Levene and drummer Jim Walker eventually moved in – Lydon says Walker was given money for furniture but spent it all on a moose’s head and slept on newspapers. Bassist Jah Wobble was a regular visitor. “It was heavy,” said Wobble when we met at the Chelsea Arts Club. “John and Keith both remind me of Withnail & I, only they are both Withnail. I had a girlfriend so I could stay until it got too much and then leave. I’d say to people, ‘If you’ve got any sense you’ll fuck off home’, but they never did. They wanted to be around the scene and were scared that if they went, they’d miss out on something. It was like Waiting for Godot, that Irish thing. I’ve always been good with chaos, I start arguments, I wind people up, that didn’t bother me, but it was like Beckett, quite desolate.”

Don Letts was another regular visitor. Was it as intense as people were telling me, I asked. He said, “Intense was a fucking understatement. People would come to visit and leave broken people. Even his fucking cat was nuts. He had a cut called Satan that he trained to fetch things and even this cat was freaked out by the whole experience. It was very dark.”

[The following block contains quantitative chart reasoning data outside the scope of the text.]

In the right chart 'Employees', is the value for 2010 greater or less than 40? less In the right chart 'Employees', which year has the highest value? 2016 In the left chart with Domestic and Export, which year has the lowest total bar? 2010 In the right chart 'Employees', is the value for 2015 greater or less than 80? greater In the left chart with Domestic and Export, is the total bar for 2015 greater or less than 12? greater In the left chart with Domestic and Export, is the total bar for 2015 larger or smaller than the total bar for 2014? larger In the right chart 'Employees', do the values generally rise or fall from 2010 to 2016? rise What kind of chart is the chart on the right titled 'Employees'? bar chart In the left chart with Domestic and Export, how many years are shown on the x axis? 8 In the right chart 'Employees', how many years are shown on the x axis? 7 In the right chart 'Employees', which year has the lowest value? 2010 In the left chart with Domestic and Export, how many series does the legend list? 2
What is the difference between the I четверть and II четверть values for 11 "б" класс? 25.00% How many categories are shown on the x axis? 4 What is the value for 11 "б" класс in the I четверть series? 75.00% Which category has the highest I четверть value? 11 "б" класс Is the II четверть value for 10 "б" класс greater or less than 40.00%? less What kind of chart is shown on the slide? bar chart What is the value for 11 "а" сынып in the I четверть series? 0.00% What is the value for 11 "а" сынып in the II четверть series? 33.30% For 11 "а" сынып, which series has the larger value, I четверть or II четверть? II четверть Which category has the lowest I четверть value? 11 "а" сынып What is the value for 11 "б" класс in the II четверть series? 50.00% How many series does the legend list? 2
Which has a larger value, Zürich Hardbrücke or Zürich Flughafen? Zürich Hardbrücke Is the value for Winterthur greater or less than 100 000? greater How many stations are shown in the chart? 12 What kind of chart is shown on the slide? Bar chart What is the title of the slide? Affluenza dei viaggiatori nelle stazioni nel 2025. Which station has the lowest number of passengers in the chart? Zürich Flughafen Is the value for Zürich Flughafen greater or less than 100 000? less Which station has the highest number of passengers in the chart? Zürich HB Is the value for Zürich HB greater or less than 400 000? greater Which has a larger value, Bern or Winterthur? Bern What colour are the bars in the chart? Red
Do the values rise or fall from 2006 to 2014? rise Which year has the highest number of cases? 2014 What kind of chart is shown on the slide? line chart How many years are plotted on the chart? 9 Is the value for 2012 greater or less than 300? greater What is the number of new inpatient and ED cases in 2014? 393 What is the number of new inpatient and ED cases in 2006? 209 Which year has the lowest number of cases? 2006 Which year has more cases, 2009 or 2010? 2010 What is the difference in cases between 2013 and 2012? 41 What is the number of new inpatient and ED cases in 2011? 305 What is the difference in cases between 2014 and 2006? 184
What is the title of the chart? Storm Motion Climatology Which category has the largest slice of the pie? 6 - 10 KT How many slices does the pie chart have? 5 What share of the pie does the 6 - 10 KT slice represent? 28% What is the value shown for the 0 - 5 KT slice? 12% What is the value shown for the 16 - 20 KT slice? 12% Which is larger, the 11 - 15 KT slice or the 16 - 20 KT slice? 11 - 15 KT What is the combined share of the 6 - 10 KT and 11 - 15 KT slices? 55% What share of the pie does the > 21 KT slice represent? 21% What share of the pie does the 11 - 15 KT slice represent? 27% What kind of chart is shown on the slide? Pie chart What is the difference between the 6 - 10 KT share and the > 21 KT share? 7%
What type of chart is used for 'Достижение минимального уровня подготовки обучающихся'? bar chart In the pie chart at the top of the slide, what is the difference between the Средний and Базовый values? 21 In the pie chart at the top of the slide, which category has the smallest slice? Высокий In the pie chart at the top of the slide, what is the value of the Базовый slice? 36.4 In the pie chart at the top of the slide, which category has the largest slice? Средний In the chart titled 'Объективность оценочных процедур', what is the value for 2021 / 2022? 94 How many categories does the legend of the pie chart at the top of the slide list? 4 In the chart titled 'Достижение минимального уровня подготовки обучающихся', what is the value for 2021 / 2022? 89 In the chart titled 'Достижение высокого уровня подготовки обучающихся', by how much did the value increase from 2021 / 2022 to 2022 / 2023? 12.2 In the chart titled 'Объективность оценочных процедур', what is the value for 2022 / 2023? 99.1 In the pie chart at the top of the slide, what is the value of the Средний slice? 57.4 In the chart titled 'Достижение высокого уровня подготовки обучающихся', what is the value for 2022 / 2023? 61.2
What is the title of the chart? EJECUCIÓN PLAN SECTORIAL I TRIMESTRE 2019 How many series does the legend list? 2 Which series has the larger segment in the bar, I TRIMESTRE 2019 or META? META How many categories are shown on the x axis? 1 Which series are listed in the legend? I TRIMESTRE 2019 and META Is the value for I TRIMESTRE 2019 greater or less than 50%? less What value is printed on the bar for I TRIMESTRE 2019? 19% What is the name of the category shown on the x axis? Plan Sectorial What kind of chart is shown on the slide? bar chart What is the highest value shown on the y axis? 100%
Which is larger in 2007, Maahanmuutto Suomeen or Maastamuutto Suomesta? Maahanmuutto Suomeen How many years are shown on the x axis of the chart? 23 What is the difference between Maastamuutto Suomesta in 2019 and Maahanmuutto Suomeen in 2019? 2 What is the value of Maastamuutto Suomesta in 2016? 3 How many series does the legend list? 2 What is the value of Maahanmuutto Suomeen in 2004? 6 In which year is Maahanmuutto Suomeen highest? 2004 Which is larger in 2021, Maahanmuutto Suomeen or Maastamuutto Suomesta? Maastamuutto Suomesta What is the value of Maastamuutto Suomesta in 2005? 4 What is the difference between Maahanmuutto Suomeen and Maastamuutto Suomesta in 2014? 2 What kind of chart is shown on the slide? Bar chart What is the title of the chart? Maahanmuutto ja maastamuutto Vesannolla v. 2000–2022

And all of this mood fed into the music. Lydon told me that with PiL, he wanted the music to be scratchy, to be irritating, nerve ridden and anxiety prone – and several songs on First Edition and Metal Box will still leave you feeling a little like Satan the cat. A crucial element of that was Lydon’s vocals. “His voice was at the same tone as a whining baby,” said Wobble. “Russians used the frequency to jam American recon jets. But it was this strident rabble rouser.”

 

Throughout my interviews with the band I was interested to discover whether the social and political atmosphere of the late 1970s – National Front marches, constant strikes, IRA bombs and the Yorkshire Ripper – had fed into PiL’s sound, but time and again I was told it was all about Gunter Grove. Don Letts put it best. “They were in their own microclimate, it didn’t matter what was happening in the wider political social cultural universe, they were in a place all of their own,” he said. “And that came from the whole Gunther Grove thing, which was an alternative world. Looking back, I can see it was scary. They created their own world. They weren’t checking out other music, they weren’t into politics, PiL was in spite of all that.”